> [Instructions for the task] Determine the number of lines in the data that include the word "implement", and write only that number.

> [Material for this task]
•••••

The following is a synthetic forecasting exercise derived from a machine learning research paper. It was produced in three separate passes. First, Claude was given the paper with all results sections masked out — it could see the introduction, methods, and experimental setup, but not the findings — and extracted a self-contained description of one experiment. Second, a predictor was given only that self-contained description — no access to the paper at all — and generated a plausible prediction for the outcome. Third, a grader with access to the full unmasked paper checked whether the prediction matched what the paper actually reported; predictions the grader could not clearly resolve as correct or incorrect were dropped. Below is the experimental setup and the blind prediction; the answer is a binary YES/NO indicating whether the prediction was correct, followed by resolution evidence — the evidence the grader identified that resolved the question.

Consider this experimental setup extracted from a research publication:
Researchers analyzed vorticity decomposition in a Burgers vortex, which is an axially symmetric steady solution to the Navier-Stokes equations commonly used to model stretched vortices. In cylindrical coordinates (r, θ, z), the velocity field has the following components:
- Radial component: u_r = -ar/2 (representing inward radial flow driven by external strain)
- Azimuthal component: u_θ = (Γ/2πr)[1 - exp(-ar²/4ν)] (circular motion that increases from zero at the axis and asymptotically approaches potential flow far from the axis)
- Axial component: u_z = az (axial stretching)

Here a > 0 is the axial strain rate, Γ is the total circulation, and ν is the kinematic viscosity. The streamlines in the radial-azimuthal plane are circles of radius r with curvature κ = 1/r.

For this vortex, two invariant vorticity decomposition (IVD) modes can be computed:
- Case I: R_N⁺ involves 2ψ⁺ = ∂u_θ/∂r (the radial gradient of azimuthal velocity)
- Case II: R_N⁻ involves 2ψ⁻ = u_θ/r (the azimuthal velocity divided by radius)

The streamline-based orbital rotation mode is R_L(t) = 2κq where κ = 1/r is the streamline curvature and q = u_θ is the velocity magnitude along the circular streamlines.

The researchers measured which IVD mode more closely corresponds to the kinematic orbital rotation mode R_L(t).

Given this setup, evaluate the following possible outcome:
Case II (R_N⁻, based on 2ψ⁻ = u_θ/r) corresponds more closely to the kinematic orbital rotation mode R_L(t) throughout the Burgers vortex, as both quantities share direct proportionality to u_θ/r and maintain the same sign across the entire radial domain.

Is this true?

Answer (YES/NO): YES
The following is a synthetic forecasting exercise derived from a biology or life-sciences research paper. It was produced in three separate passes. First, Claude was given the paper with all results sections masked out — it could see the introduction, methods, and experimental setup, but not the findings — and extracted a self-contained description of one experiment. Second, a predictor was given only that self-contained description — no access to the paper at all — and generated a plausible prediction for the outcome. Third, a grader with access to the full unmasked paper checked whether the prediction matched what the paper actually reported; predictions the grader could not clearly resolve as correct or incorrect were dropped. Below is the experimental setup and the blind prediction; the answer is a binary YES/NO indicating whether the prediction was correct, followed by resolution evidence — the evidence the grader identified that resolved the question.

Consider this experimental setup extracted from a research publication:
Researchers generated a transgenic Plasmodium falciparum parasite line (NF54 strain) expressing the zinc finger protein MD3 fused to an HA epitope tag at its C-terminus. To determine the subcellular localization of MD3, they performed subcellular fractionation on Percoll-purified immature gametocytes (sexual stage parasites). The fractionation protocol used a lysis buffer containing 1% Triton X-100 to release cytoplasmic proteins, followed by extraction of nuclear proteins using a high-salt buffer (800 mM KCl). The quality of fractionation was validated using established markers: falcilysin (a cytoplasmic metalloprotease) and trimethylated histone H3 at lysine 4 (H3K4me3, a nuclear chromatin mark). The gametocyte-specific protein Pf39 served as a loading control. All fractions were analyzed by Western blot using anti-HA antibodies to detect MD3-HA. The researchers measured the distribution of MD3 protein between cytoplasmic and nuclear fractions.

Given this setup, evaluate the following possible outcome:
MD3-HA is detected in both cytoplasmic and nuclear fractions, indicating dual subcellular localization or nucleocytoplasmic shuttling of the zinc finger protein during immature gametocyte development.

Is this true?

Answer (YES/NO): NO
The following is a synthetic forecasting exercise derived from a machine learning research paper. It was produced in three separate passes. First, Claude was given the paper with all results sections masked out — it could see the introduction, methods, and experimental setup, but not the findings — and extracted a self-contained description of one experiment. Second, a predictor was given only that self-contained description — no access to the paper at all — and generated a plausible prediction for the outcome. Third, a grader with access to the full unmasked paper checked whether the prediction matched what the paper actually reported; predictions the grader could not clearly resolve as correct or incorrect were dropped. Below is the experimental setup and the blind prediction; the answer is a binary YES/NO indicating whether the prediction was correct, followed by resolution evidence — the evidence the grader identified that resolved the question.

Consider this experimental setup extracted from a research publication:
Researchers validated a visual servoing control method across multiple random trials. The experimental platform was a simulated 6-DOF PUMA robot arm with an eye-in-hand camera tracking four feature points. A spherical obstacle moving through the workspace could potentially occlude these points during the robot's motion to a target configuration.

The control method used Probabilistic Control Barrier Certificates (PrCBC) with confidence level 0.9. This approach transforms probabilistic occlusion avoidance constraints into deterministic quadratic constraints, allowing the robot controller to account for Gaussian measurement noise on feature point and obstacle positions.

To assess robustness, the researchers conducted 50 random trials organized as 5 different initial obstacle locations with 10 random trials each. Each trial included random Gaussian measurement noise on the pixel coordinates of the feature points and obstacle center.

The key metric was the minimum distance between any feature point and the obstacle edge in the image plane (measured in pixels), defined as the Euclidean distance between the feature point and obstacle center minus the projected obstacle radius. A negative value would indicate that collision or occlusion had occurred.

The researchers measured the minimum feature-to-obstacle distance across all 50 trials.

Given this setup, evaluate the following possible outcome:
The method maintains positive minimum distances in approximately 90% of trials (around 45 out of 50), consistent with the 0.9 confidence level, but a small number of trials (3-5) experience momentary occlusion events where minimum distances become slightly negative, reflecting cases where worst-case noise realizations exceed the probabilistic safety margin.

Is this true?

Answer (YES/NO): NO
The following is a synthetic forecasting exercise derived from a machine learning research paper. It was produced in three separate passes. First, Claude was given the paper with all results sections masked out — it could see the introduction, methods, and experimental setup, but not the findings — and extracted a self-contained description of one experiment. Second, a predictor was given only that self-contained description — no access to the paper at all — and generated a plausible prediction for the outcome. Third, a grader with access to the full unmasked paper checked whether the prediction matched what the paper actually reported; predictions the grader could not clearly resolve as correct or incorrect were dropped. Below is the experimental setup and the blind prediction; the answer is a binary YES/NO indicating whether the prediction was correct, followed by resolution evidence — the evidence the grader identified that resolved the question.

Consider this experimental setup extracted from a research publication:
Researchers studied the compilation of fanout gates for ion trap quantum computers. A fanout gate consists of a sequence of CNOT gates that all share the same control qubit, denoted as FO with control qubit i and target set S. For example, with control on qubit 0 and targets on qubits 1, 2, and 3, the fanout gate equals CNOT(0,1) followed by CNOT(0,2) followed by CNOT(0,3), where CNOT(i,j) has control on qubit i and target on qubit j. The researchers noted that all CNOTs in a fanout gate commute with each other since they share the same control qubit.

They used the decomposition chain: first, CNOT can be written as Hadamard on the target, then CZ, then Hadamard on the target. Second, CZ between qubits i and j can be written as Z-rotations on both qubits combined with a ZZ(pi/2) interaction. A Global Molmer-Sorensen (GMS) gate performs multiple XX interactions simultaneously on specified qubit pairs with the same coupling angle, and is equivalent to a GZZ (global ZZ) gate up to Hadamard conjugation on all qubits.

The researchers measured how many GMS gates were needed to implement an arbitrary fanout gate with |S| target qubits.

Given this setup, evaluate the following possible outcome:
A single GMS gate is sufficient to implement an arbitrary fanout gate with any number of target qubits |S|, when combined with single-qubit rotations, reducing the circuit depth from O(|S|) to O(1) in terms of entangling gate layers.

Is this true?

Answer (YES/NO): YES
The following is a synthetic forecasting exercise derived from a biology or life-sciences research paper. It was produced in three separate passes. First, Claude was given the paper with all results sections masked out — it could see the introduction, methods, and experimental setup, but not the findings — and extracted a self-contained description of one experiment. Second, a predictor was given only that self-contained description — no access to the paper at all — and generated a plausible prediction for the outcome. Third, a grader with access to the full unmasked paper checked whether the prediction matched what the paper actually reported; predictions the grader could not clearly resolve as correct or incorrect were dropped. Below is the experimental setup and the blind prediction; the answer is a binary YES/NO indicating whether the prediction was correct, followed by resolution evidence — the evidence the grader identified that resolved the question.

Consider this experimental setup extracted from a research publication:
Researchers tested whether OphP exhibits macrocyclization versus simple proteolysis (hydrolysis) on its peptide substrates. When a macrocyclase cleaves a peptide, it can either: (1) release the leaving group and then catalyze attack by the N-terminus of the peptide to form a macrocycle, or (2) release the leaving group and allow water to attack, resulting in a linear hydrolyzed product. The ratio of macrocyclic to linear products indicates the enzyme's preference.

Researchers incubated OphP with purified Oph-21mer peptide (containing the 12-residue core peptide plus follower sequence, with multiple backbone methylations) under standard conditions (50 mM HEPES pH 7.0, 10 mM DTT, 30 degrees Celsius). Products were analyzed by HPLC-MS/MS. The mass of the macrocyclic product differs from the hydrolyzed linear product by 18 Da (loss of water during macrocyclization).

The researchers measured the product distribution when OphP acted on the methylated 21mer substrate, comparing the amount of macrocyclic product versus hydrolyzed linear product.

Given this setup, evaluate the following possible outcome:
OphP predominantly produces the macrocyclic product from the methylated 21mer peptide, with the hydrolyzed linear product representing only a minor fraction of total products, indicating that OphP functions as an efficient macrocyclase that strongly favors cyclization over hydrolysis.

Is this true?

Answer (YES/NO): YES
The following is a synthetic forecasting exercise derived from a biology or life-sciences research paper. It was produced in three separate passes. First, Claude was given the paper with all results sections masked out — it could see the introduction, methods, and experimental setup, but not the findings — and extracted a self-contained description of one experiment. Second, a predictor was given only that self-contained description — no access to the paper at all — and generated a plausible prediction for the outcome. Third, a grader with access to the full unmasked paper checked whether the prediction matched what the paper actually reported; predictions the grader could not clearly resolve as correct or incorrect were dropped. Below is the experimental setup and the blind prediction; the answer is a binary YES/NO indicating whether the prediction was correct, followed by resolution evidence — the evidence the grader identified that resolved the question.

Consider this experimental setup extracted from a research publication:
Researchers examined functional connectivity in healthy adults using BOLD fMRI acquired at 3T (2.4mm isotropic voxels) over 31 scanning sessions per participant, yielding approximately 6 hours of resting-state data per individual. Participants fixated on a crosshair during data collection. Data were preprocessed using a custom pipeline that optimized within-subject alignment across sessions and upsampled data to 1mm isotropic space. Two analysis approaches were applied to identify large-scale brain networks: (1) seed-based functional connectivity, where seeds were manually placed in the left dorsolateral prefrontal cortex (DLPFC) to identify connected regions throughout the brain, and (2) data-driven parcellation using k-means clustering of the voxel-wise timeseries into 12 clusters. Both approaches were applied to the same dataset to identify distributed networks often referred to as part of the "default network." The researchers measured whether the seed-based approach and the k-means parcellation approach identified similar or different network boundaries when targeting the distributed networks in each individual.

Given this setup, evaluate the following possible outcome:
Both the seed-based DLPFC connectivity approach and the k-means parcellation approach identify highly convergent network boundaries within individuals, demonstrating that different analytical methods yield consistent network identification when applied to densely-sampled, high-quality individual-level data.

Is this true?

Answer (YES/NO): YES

•••••

> [Task answer] 2